New data shows solar power is rapidly transforming the national energy market, with rooftop systems and new large-scale farms regularly pushing renewable energy beyond 30 per cent of total generation at midday during June.

Wind, hydro and solar power were responsible for up 22.3 per cent of electricity used in June.

Clean energy generation peaked at 39.2 per cent in the middle of the day on 30 June.

“What we are seeing now is just a glimpse of what’s ahead because you’ve still got a substantial number of solar farms coming through,” said Tristan Edis, a Green Energy Markets director and analyst.

“We’re going to be regularly having 50 per cent of renewables – solar, wind and hydro – across the national electricity market in the middle of the day in the next 12 months. But it is also soon going to get hard to get new stuff built.”

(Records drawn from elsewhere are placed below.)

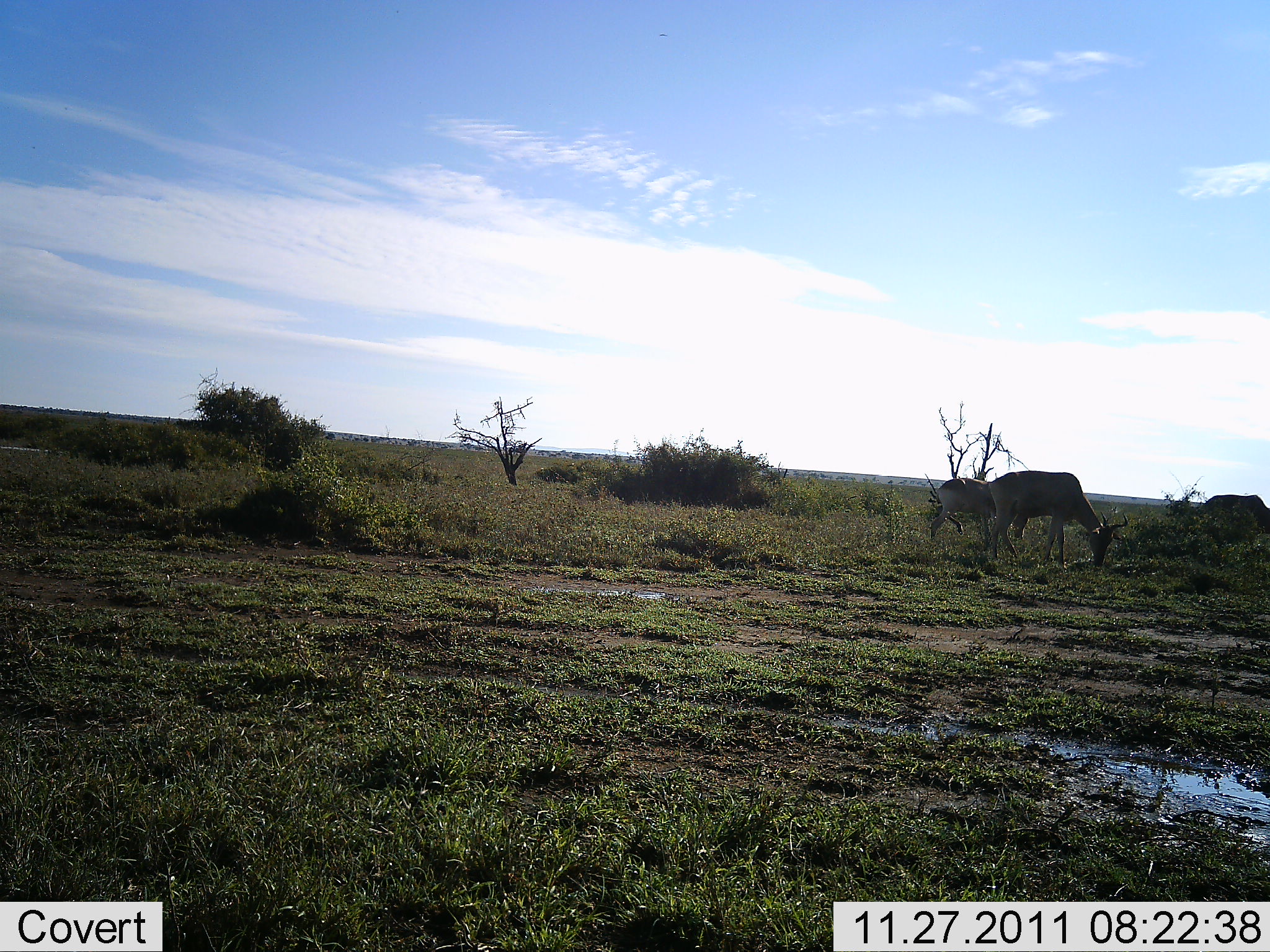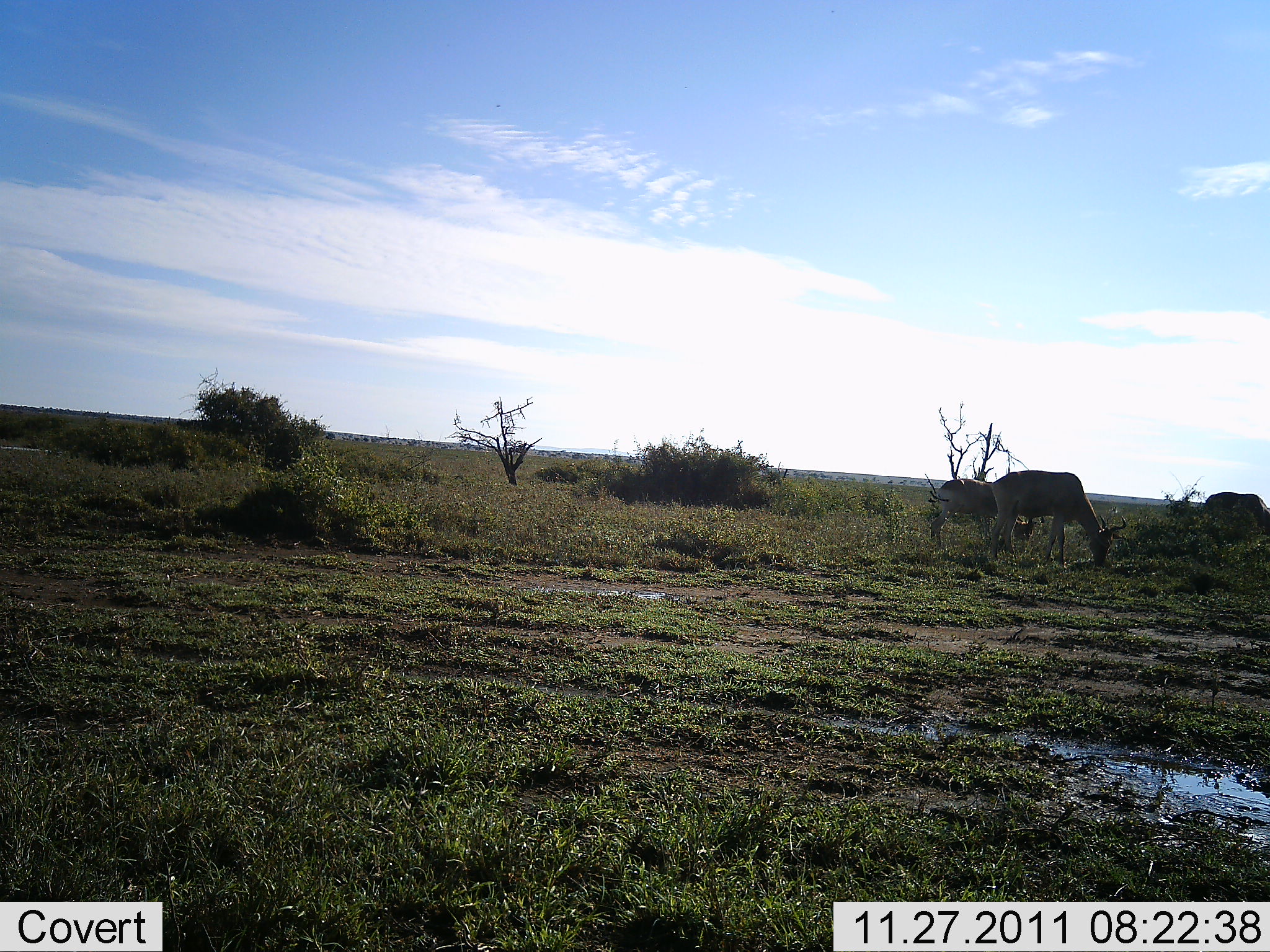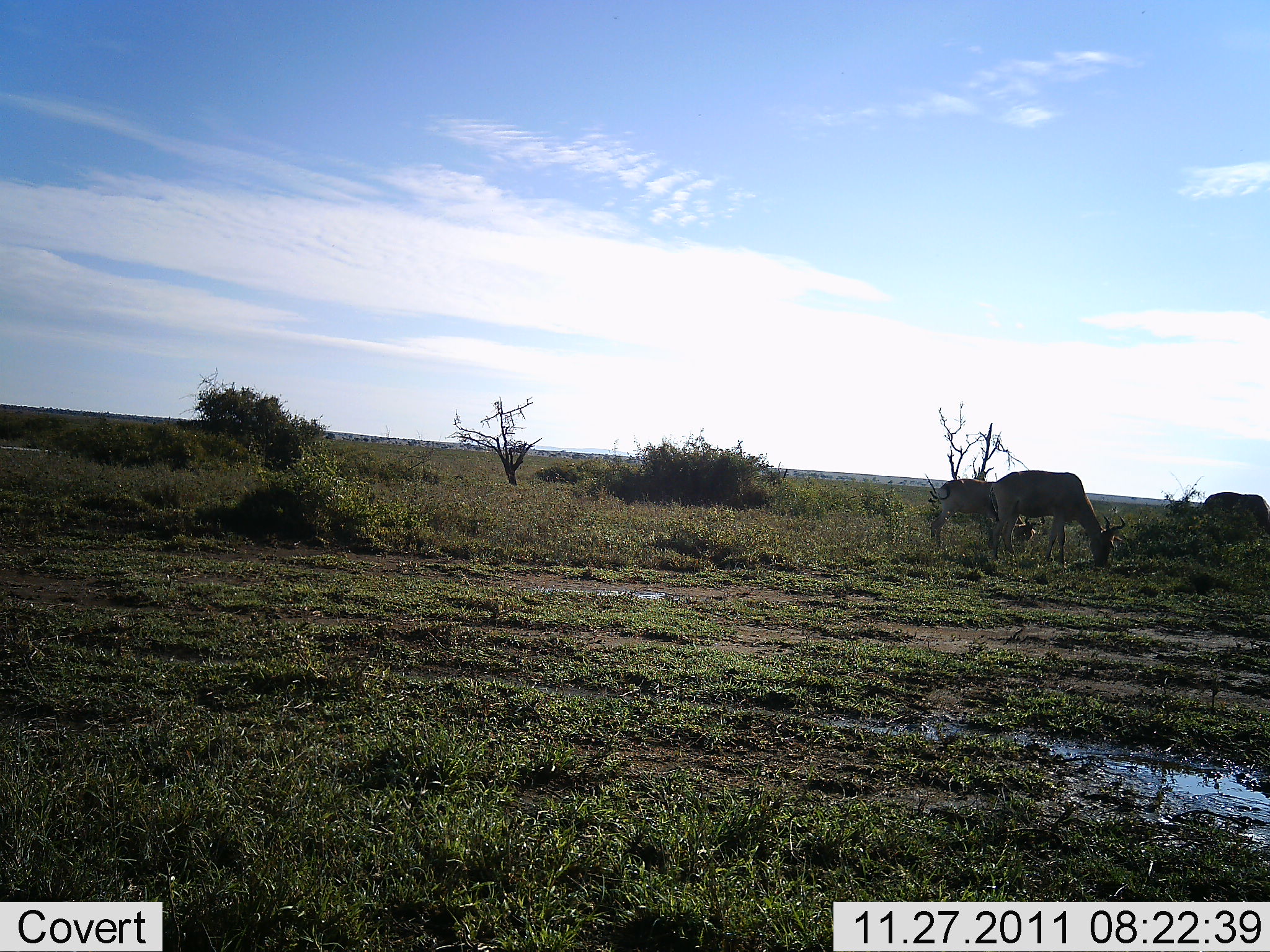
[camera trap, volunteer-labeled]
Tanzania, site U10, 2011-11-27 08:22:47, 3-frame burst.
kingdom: Animalia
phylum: Chordata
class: Mammalia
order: Artiodactyla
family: Bovidae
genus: Alcelaphus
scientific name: Alcelaphus buselaphus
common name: hartebeest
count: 3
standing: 17%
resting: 0%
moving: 0%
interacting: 0%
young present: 0%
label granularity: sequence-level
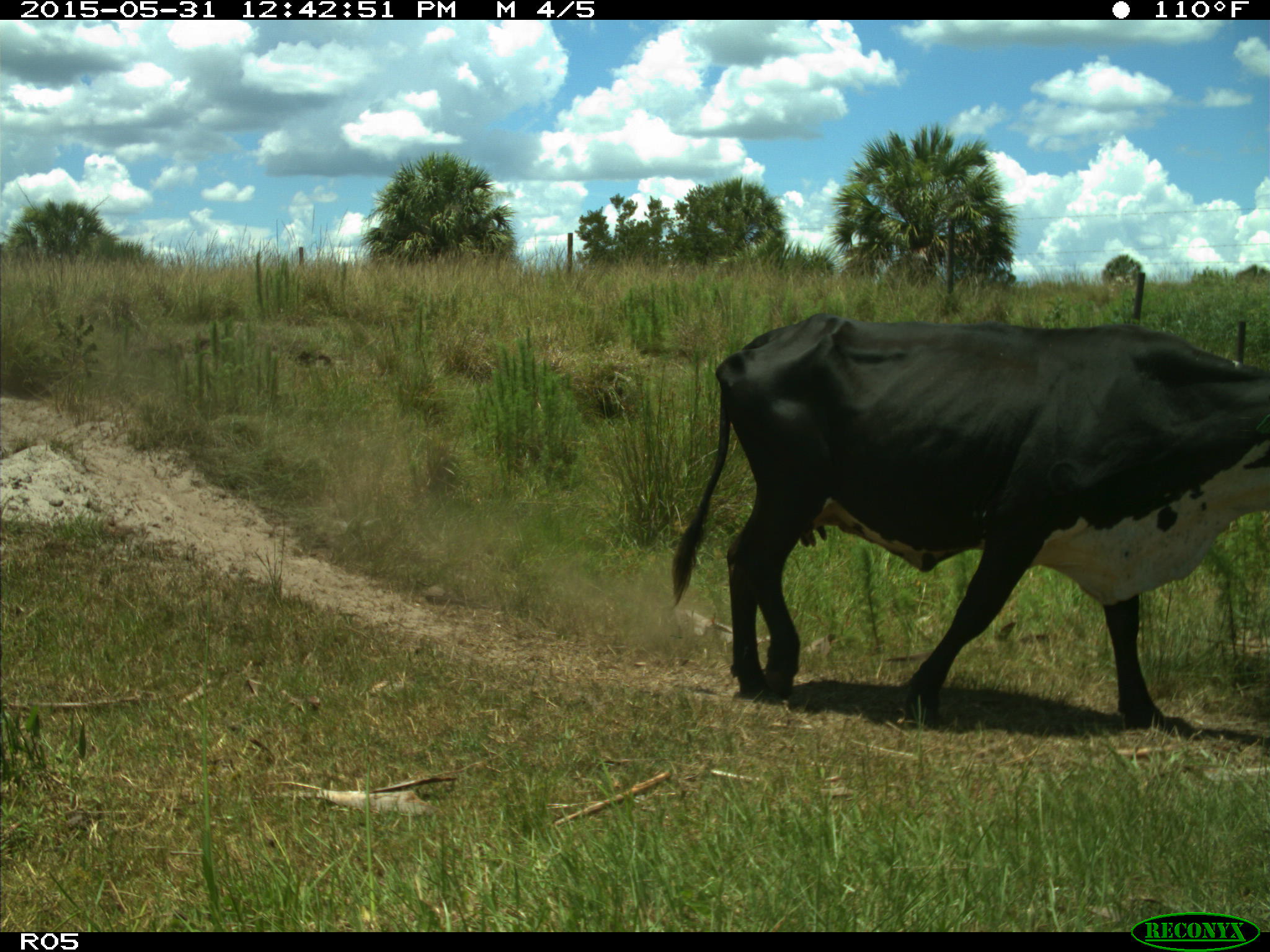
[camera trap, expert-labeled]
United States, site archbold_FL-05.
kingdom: Animalia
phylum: Chordata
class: Mammalia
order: Artiodactyla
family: Bovidae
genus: Bos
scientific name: Bos taurus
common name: domestic cow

Many recent large-scale clean power plants have been funded on a commercial basis by businesses looking for cheap power while wholesale electricity prices were high.

But Mr Edis says that the lack of federal policy to drive grid transformation will see investment slow until the circumstances in the market changed – for example the closure of a coal-fired power plant.

“It just shows how crazy this idea is that we should go and build another coal-fired generator to run as baseload,” he said.

“If we do that it just means another coal-fired power plant is going to shut down because nothing can outcompete solar and wind.”